Building a Western-Blot Dataset and Making Retrieval Actually Work

January 4, 2024 — Computer Vision Dataset Engineering Vector Search

This post’s focus: the “hard middle” — turning messy scientific PDFs into a clean, searchable corpus of Western-blot panels, with practical trade-offs around segmentation, embeddings, labeling, and approximate nearest-neighbor search.

Recap
The core idea: treat dataset construction as the product
Stage 1–2: paper discovery, download, and PDF → figure extraction
Stage 3: zero-shot segmentation with SAM
Stage 4: embeddings with DINOv2
Stage 5: filtering to Western blots
Stage 6: ScaNN indexing and retrieval tuning
Operational glue: CLI, FastAPI, and long-running jobs
What comes next
Acknowledgments

1. Recap

In Part 1, we walked the pipeline end-to-end: PDF → figures/captions → candidate panels → embeddings → ScaNN search → report. The key takeaway was that “image integrity” becomes scalable only when you treat both ends seriously:

upstream: document handling (PDFs are not datasets)
downstream: retrieval engineering (search is not just a loop over images)

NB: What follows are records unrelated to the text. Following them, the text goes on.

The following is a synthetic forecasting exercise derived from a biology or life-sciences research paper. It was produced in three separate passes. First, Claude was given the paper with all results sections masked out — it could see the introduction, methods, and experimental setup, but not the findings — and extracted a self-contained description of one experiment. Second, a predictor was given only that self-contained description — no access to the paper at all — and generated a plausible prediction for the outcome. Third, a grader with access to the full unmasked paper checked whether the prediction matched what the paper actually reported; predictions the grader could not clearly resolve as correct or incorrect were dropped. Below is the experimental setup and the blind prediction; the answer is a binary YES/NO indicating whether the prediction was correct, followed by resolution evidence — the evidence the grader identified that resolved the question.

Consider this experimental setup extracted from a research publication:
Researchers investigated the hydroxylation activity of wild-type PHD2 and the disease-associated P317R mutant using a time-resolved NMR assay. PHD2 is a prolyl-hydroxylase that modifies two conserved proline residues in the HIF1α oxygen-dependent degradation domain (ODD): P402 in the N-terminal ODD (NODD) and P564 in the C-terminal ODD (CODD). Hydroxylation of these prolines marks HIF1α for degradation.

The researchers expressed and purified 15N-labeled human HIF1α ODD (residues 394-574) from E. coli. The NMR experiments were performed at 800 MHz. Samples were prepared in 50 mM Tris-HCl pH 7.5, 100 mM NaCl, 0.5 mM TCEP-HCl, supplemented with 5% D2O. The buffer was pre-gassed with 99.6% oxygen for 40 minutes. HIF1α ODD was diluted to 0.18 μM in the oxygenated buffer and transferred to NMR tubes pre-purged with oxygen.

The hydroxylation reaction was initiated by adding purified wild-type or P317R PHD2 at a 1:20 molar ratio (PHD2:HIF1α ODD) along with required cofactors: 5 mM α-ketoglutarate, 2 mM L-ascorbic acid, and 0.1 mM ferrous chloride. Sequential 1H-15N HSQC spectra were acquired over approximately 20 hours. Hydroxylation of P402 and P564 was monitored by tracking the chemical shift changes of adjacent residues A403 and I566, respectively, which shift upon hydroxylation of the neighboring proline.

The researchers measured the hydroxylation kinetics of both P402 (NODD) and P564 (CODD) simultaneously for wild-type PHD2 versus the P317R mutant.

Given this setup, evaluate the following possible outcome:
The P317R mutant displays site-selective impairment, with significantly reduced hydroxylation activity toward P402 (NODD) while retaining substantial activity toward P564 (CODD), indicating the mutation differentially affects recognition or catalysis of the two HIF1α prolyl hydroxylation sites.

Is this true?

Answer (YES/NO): YES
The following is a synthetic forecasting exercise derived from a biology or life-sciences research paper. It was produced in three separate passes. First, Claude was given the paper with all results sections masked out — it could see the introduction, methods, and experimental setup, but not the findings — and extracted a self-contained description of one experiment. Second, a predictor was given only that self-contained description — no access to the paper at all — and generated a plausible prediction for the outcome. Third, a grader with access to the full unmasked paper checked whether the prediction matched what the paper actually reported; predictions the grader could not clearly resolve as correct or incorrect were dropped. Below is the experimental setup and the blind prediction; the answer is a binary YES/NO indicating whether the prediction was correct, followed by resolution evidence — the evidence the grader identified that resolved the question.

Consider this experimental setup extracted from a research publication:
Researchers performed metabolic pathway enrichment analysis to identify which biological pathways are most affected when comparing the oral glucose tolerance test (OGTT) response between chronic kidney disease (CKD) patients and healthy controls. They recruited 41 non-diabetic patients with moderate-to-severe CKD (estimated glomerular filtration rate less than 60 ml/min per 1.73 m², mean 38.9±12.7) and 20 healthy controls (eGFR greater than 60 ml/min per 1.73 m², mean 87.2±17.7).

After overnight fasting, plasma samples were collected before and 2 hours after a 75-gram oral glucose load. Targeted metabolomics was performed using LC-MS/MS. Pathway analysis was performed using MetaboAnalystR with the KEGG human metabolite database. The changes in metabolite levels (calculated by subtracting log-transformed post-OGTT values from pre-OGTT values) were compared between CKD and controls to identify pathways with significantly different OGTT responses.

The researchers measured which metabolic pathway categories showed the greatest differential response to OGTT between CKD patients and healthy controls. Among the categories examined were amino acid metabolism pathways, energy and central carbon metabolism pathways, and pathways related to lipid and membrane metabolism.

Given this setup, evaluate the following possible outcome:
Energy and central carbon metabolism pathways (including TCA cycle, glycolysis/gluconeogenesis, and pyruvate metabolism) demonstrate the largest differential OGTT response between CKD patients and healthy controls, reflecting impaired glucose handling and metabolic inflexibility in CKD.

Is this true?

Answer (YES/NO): NO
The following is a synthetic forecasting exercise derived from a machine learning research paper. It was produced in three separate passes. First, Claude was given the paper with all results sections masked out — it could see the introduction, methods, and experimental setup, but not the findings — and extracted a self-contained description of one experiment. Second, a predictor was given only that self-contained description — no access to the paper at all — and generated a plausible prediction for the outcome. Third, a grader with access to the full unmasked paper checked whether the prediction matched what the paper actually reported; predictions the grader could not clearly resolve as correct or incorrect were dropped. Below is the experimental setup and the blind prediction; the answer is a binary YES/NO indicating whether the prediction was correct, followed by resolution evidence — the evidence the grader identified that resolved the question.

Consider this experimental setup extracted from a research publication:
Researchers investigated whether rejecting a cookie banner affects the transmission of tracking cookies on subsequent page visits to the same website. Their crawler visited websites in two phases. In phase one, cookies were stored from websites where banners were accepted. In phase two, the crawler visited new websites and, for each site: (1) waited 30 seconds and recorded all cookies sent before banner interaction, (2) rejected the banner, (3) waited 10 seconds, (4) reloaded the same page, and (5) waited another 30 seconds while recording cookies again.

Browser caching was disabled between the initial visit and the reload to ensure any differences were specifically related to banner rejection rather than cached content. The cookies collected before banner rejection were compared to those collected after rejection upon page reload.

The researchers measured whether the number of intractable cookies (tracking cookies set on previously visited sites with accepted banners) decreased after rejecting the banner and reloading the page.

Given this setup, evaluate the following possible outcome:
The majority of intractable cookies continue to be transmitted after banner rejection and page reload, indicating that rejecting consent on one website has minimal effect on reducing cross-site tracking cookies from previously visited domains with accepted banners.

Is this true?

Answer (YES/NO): NO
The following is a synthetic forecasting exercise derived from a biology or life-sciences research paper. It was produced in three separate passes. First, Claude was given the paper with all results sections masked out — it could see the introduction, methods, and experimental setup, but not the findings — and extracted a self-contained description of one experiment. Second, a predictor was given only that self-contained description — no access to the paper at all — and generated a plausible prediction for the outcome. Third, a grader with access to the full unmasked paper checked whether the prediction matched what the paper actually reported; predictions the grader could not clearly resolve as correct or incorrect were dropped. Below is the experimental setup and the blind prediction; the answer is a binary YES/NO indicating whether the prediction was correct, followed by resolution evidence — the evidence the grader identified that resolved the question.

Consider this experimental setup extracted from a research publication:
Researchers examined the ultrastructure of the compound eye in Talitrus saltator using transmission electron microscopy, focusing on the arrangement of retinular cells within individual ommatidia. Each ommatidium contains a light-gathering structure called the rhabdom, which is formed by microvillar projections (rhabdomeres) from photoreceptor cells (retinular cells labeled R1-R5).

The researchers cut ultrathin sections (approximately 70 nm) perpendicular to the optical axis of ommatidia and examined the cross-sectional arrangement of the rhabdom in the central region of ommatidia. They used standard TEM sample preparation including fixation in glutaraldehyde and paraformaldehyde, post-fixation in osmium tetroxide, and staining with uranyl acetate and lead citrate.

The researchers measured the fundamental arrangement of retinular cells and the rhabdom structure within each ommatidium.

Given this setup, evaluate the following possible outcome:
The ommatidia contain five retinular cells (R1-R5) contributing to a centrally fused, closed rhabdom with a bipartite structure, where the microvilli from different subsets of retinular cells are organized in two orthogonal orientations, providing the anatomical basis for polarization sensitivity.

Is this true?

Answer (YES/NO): YES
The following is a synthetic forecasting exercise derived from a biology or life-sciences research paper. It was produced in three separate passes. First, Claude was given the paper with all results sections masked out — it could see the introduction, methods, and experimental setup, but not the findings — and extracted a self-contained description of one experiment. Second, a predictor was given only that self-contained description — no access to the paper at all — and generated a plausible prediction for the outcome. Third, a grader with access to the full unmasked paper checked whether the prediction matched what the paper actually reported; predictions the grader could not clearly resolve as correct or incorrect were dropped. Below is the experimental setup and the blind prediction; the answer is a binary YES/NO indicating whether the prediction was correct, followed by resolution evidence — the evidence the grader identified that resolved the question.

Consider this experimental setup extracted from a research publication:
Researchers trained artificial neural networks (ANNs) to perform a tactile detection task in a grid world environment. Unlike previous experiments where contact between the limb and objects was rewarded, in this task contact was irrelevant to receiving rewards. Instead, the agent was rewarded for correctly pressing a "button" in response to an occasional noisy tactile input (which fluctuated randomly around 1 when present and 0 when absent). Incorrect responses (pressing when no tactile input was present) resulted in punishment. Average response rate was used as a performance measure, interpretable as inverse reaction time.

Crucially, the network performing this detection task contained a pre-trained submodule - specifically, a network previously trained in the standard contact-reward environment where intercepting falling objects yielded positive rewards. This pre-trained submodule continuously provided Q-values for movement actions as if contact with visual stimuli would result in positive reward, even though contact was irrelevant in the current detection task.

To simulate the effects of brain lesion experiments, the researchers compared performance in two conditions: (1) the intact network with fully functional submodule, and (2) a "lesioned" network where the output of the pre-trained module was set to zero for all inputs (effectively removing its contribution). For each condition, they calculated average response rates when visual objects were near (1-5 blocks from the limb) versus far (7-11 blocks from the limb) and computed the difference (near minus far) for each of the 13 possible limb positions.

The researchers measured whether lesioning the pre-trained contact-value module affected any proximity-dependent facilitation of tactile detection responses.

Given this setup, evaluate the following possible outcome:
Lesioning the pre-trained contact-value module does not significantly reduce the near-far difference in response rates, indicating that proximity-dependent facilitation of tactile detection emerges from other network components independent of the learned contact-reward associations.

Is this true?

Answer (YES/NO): NO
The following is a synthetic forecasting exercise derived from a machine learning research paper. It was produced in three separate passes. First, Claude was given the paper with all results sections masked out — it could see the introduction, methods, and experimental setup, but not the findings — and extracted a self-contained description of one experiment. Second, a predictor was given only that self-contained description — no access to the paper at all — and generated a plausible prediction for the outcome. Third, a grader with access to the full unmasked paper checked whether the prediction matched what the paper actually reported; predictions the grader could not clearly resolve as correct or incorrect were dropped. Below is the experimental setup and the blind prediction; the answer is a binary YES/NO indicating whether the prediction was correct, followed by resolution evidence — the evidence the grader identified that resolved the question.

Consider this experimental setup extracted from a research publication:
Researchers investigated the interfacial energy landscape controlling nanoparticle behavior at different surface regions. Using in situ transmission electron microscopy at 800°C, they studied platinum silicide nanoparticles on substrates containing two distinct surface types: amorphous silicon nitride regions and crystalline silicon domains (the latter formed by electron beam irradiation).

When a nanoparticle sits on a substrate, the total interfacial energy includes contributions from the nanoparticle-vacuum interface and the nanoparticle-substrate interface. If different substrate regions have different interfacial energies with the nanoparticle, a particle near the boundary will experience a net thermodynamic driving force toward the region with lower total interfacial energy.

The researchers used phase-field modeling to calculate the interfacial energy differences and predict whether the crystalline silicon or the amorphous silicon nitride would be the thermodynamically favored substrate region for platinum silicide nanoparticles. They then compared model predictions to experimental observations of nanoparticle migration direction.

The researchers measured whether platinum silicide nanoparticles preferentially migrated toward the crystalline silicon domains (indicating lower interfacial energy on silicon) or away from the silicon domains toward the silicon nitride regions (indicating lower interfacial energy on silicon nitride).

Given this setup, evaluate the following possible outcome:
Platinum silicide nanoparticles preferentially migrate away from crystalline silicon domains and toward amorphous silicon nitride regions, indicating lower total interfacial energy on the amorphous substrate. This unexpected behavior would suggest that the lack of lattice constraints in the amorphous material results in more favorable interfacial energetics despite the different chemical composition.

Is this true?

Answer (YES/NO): YES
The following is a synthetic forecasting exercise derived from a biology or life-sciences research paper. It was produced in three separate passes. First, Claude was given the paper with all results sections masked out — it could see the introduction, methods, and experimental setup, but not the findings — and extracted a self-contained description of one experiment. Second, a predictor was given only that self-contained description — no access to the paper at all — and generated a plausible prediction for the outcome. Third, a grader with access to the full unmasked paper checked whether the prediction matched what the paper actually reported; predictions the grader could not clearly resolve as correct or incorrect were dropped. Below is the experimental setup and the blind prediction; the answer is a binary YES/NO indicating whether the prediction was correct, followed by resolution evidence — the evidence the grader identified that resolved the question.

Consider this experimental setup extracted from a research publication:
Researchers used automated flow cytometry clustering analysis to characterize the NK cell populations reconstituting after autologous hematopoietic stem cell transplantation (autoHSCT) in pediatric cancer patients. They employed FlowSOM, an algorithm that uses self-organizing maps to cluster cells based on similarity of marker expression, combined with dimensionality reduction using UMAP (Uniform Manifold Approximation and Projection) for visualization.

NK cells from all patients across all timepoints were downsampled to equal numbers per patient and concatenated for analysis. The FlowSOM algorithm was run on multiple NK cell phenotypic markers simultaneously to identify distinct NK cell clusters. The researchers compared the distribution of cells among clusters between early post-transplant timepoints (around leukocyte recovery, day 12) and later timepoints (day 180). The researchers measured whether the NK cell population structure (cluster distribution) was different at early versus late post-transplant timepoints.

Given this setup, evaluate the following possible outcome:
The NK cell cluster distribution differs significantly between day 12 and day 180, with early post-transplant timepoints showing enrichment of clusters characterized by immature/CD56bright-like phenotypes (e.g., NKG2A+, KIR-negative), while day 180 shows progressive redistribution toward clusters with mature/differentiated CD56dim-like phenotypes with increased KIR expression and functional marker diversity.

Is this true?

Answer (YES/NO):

In this post, we focus on the steps that make or break the system’s usefulness:

extracting figure/caption structure reliably,
isolating meaningful visual units (panels) with Segment Anything (SAM),
representing those units with DINOv2 embeddings,
narrowing the corpus to Western blots with a lightweight labeling loop,
then tuning ScaNN so nearest-neighbor search is fast and still returns reviewable candidates.

If Part 1 was the map, this post is the “how we actually built the road”.

2. The core idea: treat dataset construction as the product

Most computer vision projects don't fail because of models.

They fail because:

the data is inconsistent
the structure is unclear
and the “dataset” is not actually usable

This project starts with raw scientific PDFs — not clean images — and turns them into a structured, searchable corpus of Western blot panels.

A lot of ML projects treat “dataset” as a prerequisite and “model” as the product. This project flips that: the dataset pipeline is the product. It’s where most of the hard engineering lives:

API integration + long-running batch execution (downloading papers at scale)
robust parsing + heuristics (recovering structure from PDFs)
CV preprocessing and object isolation (turning compound figures into comparable units)
labeling strategy under scarcity (class imbalance)
retrieval tuning (fast search without silently ruining recall)

That mindset shows up directly in the repository shape:

dedicated modules (downloader.py, parser.py, object_detector.py, feature_extractor.py, io.py)
a CLI (sciImg2Ds.py) built with Click + Rich (progress + logging)
a FastAPI server (server.py) for interactive runs
scripts for pseudo-labeling and fast manual labeling (autolabel.py, fastLabel.py)

3. Stage 1–2: paper discovery, download, and PDF → figure extraction

At first glance, this looks like a standard CV problem:

detect objects
compare images
find duplicates

In reality, the challenge is upstream:

PDFs are not datasets.

They are:

inconsistent layouts
mixed text and images
compound figures
and missing structure

So before any model works, you need to:

recover structure
define meaningful units (panels)
and create a dataset that supports retrieval

Why this mattered

Without a clean dataset:

segmentation becomes noisy
embeddings become meaningless
retrieval results become unusable

3.1 Semantic Scholar bulk search

The pipeline starts at the corpus layer: discover and download open-access PDFs via the Semantic Scholar Academic Graph API, using bulk search (/paper/search/bulk) with token-based pagination.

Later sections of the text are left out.